- 目的 -
以下のレコードに出てくる「yellow handmade sign」をすべて「yellow cardboard sign」に書き換え、それ以外は何も変えずにもう一度示すこと。

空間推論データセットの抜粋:
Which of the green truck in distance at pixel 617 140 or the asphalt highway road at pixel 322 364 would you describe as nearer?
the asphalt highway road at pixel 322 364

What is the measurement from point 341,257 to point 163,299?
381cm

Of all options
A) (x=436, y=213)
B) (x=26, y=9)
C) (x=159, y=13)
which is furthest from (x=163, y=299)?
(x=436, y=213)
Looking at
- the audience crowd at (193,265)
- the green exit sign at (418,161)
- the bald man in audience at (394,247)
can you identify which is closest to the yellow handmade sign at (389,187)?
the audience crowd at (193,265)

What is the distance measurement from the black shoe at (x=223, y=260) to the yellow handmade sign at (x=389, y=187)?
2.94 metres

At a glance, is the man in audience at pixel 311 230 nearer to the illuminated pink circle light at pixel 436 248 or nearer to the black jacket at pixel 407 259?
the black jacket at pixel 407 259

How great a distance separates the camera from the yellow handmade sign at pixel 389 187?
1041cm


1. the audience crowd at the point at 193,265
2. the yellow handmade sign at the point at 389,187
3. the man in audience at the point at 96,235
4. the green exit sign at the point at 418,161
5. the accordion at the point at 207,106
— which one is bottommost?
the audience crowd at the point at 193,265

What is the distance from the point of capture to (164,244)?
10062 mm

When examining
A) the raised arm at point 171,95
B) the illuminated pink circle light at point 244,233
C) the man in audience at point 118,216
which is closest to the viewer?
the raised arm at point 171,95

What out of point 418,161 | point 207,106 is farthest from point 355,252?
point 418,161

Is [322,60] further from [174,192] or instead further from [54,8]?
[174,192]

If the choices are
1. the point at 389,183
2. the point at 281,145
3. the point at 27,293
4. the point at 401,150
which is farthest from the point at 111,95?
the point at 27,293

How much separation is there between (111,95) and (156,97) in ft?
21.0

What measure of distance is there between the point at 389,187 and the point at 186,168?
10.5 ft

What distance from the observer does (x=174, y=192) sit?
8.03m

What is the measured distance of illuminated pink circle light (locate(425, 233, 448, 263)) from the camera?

- 演習の出力 -
Which of the green truck in distance at pixel 617 140 or the asphalt highway road at pixel 322 364 would you describe as nearer?
the asphalt highway road at pixel 322 364

What is the measurement from point 341,257 to point 163,299?
381cm

Of all options
A) (x=436, y=213)
B) (x=26, y=9)
C) (x=159, y=13)
which is furthest from (x=163, y=299)?
(x=436, y=213)
Looking at
- the audience crowd at (193,265)
- the green exit sign at (418,161)
- the bald man in audience at (394,247)
can you identify which is closest to the yellow cardboard sign at (389,187)?
the audience crowd at (193,265)

What is the distance measurement from the black shoe at (x=223, y=260) to the yellow cardboard sign at (x=389, y=187)?
2.94 metres

At a glance, is the man in audience at pixel 311 230 nearer to the illuminated pink circle light at pixel 436 248 or nearer to the black jacket at pixel 407 259?
the black jacket at pixel 407 259

How great a distance separates the camera from the yellow cardboard sign at pixel 389 187?
1041cm


1. the audience crowd at the point at 193,265
2. the yellow cardboard sign at the point at 389,187
3. the man in audience at the point at 96,235
4. the green exit sign at the point at 418,161
5. the accordion at the point at 207,106
— which one is bottommost?
the audience crowd at the point at 193,265

What is the distance from the point of capture to (164,244)?
10062 mm

When examining
A) the raised arm at point 171,95
B) the illuminated pink circle light at point 244,233
C) the man in audience at point 118,216
which is closest to the viewer?
the raised arm at point 171,95

What out of point 418,161 | point 207,106 is farthest from point 355,252?
point 418,161

Is [322,60] further from [174,192] or instead further from [54,8]?
[174,192]

If the choices are
1. the point at 389,183
2. the point at 281,145
3. the point at 27,293
4. the point at 401,150
which is farthest from the point at 111,95?
the point at 27,293

How much separation is there between (111,95) and (156,97) in ft?
21.0

What measure of distance is there between the point at 389,187 and the point at 186,168?
10.5 ft

What distance from the observer does (x=174, y=192) sit?
8.03m

What is the measured distance of illuminated pink circle light (locate(425, 233, 448, 263)) from the camera?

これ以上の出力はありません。